Fundamental to this whole mess is thinking of one’s primary residence, not as a place to live, but as an investment. That’s gambling with the grocery money.

Home prices in 20 major metropolitan areas fell more than forecast in March as foreclosures surged, threatening to extend the housing slump.

The S&P/Case-Shiller home-price index decreased 18.7 percent from March 2008, matching the drop in the year ended in February. The measure declined 19 percent in January, the most since data began in 2001.

Record foreclosures are depressing the value of other properties, contributing to a slump in household wealth that is hurting consumer spending and the economy. Still, falling prices and mortgage rates have made homes more affordable, helping to stem the slide in sales, which will eventually help prices stabilize.

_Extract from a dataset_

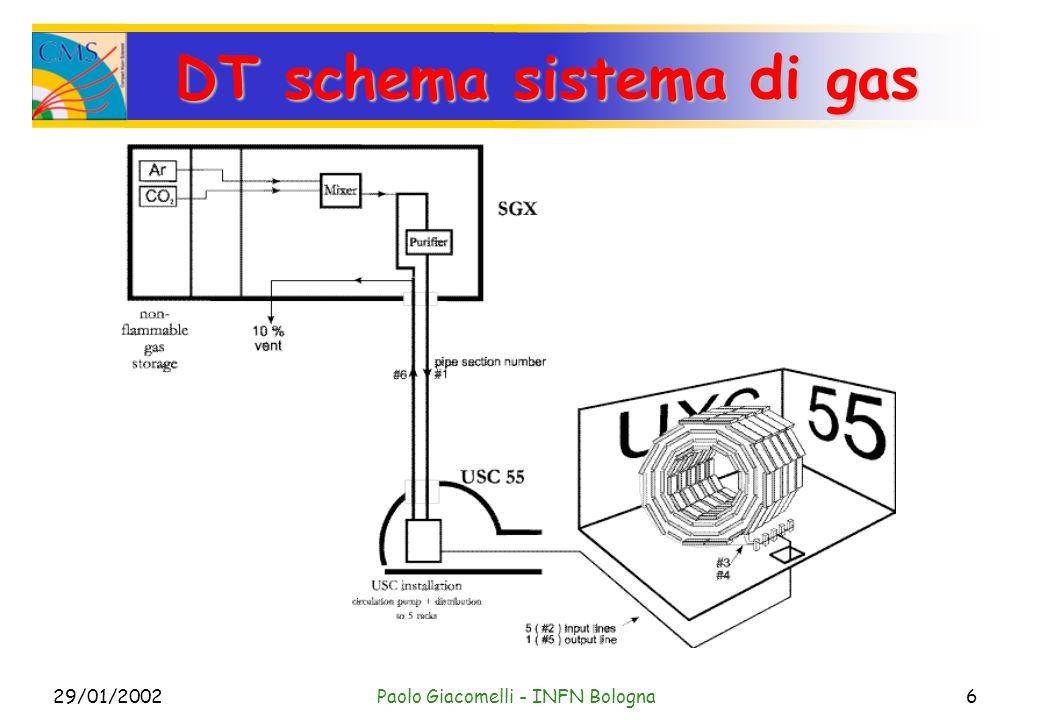 29/01/2002Paolo Giacomelli - INFN Bologna6 DT schema sistema di gas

Douglas A. McIntyre, writing at 24/7, considers the claim that the S&P data is so old (two months) as to be meaningless:

But, the numbers from March are like canned vegetables. It takes them a long time to spoil. That point was driven home by a study Fitch, the credit ratings agency, is preparing that shows “that between 65% and 75% of modified subprime loans will fall 60-days or more delinquent within 12 months of the loan change.” In other words, even if homeowners are given a second chance to keep their homes and enjoy lower monthly payments, they are prepared to walk away.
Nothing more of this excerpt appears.